The hotel here (Lishui Yang Guang) is nice but the rooms are smaller, the staff is very friendly and all of them from the front door men and up greet you with a short bow of the head and a hello. This is the first hotel where we have had to pay for bottled water. After dinner in the old town we got rained on during our walk back. Hope it clears up tomorrow so we can get a full view of The Mountain once more.

(At the bottom of each journal, a gallery of all of the pictures for that day is displayed. To view slideshow of those pictures, click on any thumbnail in the gallery.)
[Day 3 Slide Show]
Introduction to Xianggelila Yunnan Province, 651km (390 miles) NW of Kunming, 198km (119 miles) NW of Li Jiang

To its majority Tibetan residents, the capital of the Diqing Tibetan Autonomous Prefecture, a small town on the road between Li Jiang and Tibet, is known as Gyalthang. To the town's smaller Han population, it's still called Zhongdian. To tourist authorities, hotel owners, and tour operators around the country, the town is now the earthly paradise of Xianggelila (that's Shangri-La to you). A rose never had it so difficult, and we'll continue to refer to the destination as "Zhongdian" in practical information. Zhongdian was officially renamed Xianggelila in May 2002. For now this is still a small, dusty town (elev. 3,380m/11,092 ft.) to be visited mostly for its Tibetan monastery if you aren't going to make it to Tibet. The surrounding area, however, does offer some spectacular scenery.

Temple (Lama temple): The largest Tibetan Buddhist temple in southwest China, Ganden Sumtseling Gompa (Songzanlin Si) (¥10/$1.25; open 7:30am-6:30pm), is located 3km (2 miles) north of town. The Gelukpa (Yellow Hat) monastery was built in 1679 by the fifth Dalai Lama. Modeled on the Potala Palace in Lhasa, the temple was shelled by the Chinese army in 1959 and officially reopened in 1981. About 700 monks currently reside here. The main temple at the top of the hill, a four-story structure with a gold-plated roof reached by climbing a series of steps (or you can have your taxi drive you up to the north entrance [beimen]), has a solemn main hall with 108 red pillars and scores of colorful thangka hanging from the ceiling. Ascend to the roof, where a simply glorious panorama of Zhongdian awaits you.

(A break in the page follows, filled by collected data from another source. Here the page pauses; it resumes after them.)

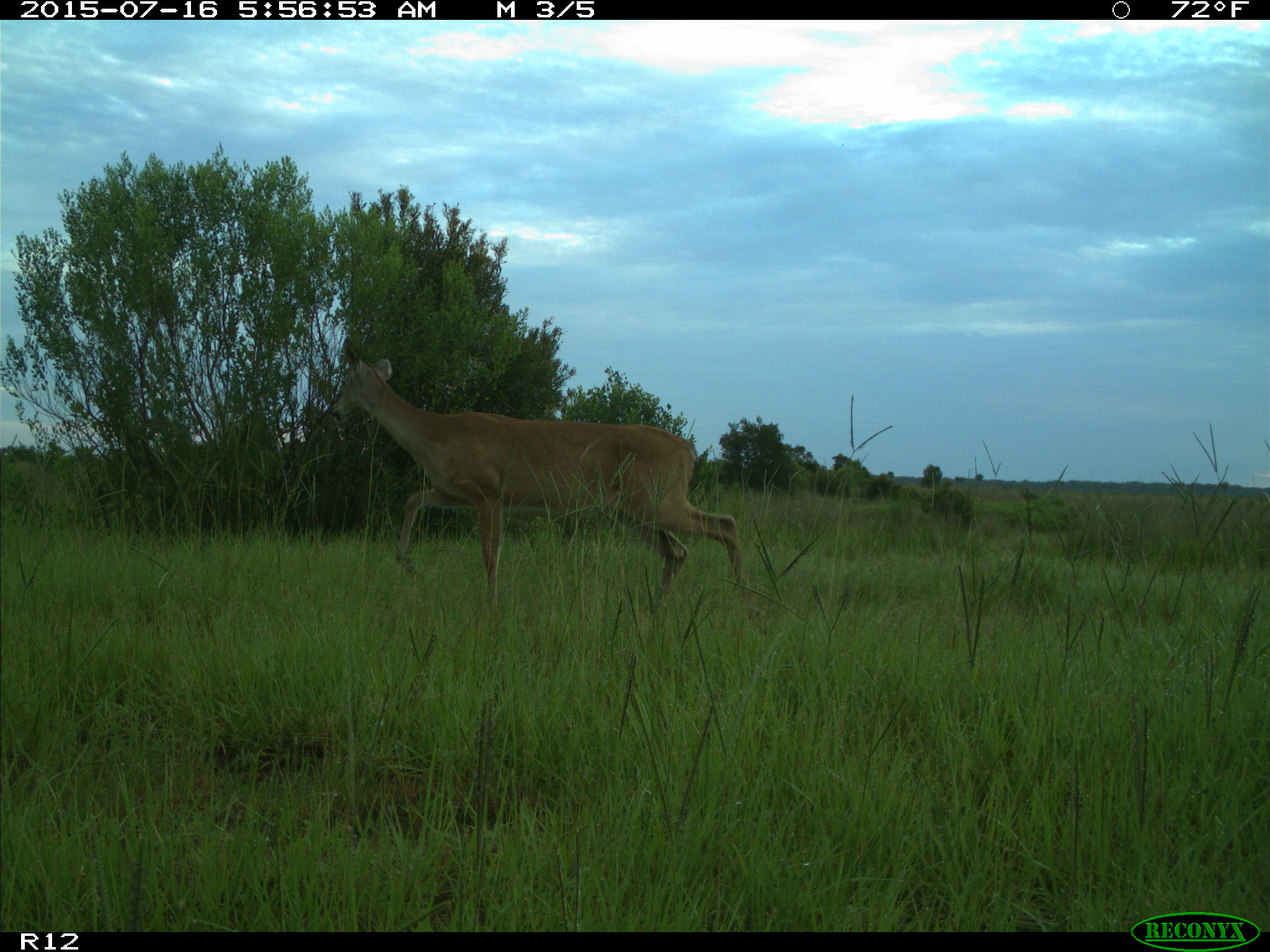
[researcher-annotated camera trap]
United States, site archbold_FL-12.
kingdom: Animalia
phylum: Chordata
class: Mammalia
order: Artiodactyla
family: Cervidae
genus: Odocoileus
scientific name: Odocoileus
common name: deer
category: unidentified deer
Unidentified deer (deer) (Odocoileus).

In the living quarters of the Living Buddha, check out the smooth marks along the floor, where thousands have prostrated themselves in front of the Lama. You may even be able to find a monk who can point out the nearby mountain to the south used for Tibetan sky burials. Returning to town on Changzheng Lu, you'll see a large white chorten (Tibetan stupa) on a hill to the west. There is typically a stupa at the entrance to every Tibetan town which, as a symbol of protection, is usually decorated with prayer flags and jewels, and ringed with stones laid by pilgrims as expressions of particular wishes or prayers. Pilgrims entering town are required to circumambulate the stupa three times.